| Data records |
= = =
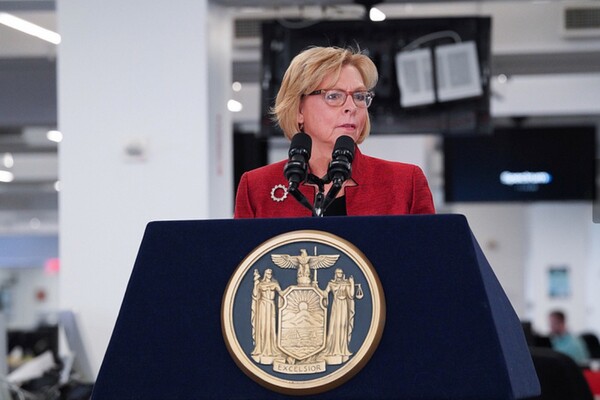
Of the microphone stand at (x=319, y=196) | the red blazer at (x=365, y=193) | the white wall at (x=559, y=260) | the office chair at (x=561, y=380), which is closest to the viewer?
the microphone stand at (x=319, y=196)

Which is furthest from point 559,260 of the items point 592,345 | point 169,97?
point 169,97

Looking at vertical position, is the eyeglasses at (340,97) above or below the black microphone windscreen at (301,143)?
above

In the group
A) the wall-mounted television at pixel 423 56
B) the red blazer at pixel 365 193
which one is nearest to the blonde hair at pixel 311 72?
the red blazer at pixel 365 193

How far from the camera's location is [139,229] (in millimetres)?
5262

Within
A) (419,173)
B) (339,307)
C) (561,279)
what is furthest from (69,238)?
(561,279)

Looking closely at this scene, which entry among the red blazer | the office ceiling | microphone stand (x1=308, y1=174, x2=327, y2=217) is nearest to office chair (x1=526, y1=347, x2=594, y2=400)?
the red blazer

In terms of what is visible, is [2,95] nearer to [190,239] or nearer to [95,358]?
[95,358]

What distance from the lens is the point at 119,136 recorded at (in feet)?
17.3

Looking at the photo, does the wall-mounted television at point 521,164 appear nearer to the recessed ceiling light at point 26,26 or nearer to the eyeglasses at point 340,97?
the recessed ceiling light at point 26,26

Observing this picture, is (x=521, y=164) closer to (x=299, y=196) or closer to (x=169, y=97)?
(x=169, y=97)

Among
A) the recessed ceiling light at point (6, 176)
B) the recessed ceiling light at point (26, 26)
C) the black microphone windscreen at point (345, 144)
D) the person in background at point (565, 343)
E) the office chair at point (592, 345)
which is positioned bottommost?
the office chair at point (592, 345)

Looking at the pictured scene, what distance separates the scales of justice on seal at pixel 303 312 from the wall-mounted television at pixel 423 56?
484cm

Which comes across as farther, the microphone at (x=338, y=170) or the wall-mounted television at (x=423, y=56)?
the wall-mounted television at (x=423, y=56)

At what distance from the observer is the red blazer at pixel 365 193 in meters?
1.82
= = =
| Short task |
Reproduce all of the material above word for word, leaving out the picture.

| Expected output |
Of the microphone stand at (x=319, y=196) | the red blazer at (x=365, y=193) | the white wall at (x=559, y=260) | the office chair at (x=561, y=380), which is closest to the viewer?
the microphone stand at (x=319, y=196)

Which is furthest from point 559,260 of the items point 592,345 | point 169,97?
point 169,97

Looking at vertical position, is the eyeglasses at (340,97) above or below the black microphone windscreen at (301,143)?
above

In the group
A) the wall-mounted television at pixel 423 56
B) the red blazer at pixel 365 193
which one is nearest to the blonde hair at pixel 311 72?
the red blazer at pixel 365 193

How far from the camera's location is [139,229] (in millimetres)?
5262

Within
A) (419,173)
B) (339,307)
C) (561,279)
what is furthest from (69,238)?
(561,279)

Looking closely at this scene, which entry among the red blazer | the office ceiling | microphone stand (x1=308, y1=174, x2=327, y2=217) is nearest to office chair (x1=526, y1=347, x2=594, y2=400)?
the red blazer

In terms of what is visible, is [2,95] nearer to [190,239] or nearer to [95,358]?
[95,358]

What distance from the lens is the point at 119,136 recorded at (in feet)?
17.3

Looking at the photo, does the wall-mounted television at point 521,164 appear nearer to the recessed ceiling light at point 26,26 or nearer to the eyeglasses at point 340,97?
the recessed ceiling light at point 26,26

Observing this picture, is (x=521, y=164) closer to (x=299, y=196) or closer to (x=169, y=97)?
(x=169, y=97)

Among
A) the recessed ceiling light at point (6, 176)
B) the recessed ceiling light at point (26, 26)
C) the black microphone windscreen at point (345, 144)
D) the person in background at point (565, 343)
E) the office chair at point (592, 345)
which is positioned bottommost?
the office chair at point (592, 345)

Looking at the pictured scene, what distance separates the scales of justice on seal at pixel 303 312 from the wall-mounted television at pixel 423 56?
484cm

Which comes across as farther, the microphone at (x=338, y=170) or the wall-mounted television at (x=423, y=56)?
the wall-mounted television at (x=423, y=56)

At what distance from the observer is the red blazer at pixel 365 193 in meters?
1.82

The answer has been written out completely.